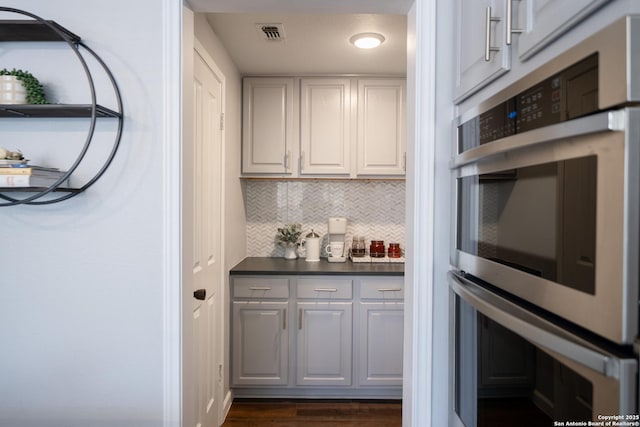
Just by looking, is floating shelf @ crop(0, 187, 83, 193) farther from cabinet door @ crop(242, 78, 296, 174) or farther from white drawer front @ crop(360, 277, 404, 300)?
white drawer front @ crop(360, 277, 404, 300)

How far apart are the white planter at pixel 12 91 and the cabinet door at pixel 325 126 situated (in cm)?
197

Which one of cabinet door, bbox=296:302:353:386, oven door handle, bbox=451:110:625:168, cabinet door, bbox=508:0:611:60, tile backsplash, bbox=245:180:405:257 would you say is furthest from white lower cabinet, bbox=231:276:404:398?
cabinet door, bbox=508:0:611:60

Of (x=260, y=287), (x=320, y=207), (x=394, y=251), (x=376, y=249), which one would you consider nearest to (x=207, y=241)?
(x=260, y=287)

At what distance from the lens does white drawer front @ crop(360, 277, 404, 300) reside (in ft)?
8.64

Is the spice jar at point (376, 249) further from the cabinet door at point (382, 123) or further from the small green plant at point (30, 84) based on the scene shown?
the small green plant at point (30, 84)

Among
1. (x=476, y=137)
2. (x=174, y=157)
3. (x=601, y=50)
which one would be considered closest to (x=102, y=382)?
(x=174, y=157)

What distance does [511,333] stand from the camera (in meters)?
0.78

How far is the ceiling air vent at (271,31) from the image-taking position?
2.09 metres

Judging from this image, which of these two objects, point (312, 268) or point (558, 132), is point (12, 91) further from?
point (312, 268)

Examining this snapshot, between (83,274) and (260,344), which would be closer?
(83,274)

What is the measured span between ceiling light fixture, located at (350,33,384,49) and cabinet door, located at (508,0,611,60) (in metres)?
1.54

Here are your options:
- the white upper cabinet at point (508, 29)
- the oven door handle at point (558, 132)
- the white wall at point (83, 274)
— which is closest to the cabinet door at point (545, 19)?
the white upper cabinet at point (508, 29)

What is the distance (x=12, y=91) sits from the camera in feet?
3.77

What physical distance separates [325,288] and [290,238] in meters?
0.62
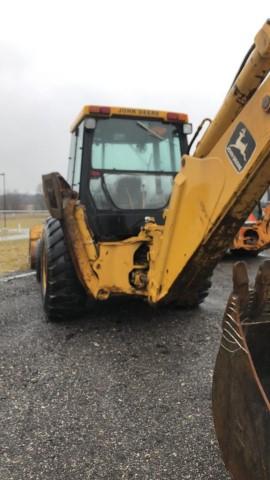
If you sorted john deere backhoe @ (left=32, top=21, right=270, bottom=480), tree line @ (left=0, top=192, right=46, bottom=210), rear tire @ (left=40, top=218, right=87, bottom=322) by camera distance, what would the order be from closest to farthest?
john deere backhoe @ (left=32, top=21, right=270, bottom=480) → rear tire @ (left=40, top=218, right=87, bottom=322) → tree line @ (left=0, top=192, right=46, bottom=210)

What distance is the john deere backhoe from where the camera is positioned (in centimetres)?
212

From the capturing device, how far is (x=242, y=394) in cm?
182

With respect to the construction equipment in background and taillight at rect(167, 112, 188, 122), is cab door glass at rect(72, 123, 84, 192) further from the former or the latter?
the construction equipment in background

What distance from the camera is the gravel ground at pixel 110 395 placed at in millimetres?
2461

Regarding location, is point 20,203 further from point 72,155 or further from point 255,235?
point 72,155

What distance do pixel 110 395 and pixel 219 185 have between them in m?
1.55

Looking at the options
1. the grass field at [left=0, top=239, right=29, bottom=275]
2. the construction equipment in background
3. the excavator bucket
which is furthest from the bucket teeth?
the construction equipment in background

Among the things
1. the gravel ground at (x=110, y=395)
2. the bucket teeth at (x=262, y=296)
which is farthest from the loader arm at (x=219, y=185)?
the bucket teeth at (x=262, y=296)

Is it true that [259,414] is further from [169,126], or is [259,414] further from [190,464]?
[169,126]

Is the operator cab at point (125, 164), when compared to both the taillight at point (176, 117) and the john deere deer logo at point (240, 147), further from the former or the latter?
the john deere deer logo at point (240, 147)

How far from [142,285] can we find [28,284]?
3.13 m

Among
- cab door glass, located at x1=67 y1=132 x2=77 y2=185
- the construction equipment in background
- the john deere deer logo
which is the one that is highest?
the john deere deer logo

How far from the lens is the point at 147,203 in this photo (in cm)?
481

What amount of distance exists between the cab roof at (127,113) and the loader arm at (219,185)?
155cm
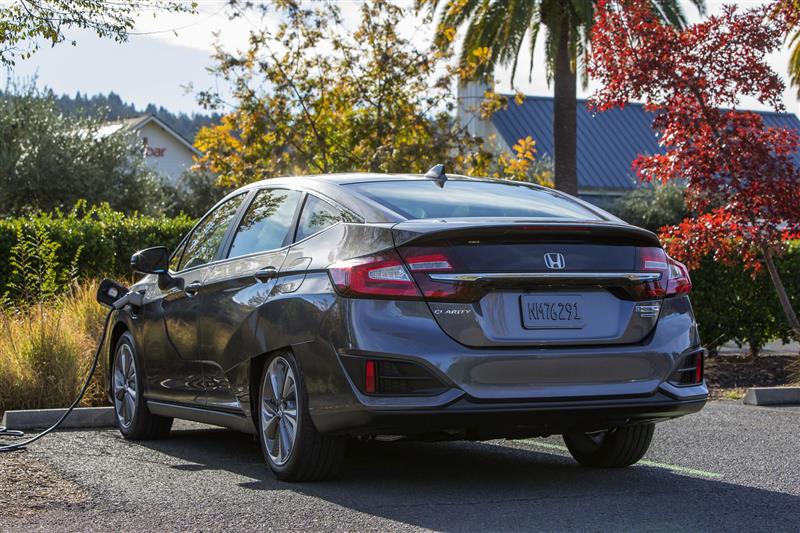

WORK INSTRUCTIONS: Copy out every line of the data above that contains the string "bbox", treating uppercase and lowercase as different.

WRITTEN SOLUTION:
Which one of cabinet door, bbox=296:302:353:386, oven door handle, bbox=451:110:625:168, cabinet door, bbox=508:0:611:60, tile backsplash, bbox=245:180:405:257 would you say is furthest from white lower cabinet, bbox=231:276:404:398?
cabinet door, bbox=508:0:611:60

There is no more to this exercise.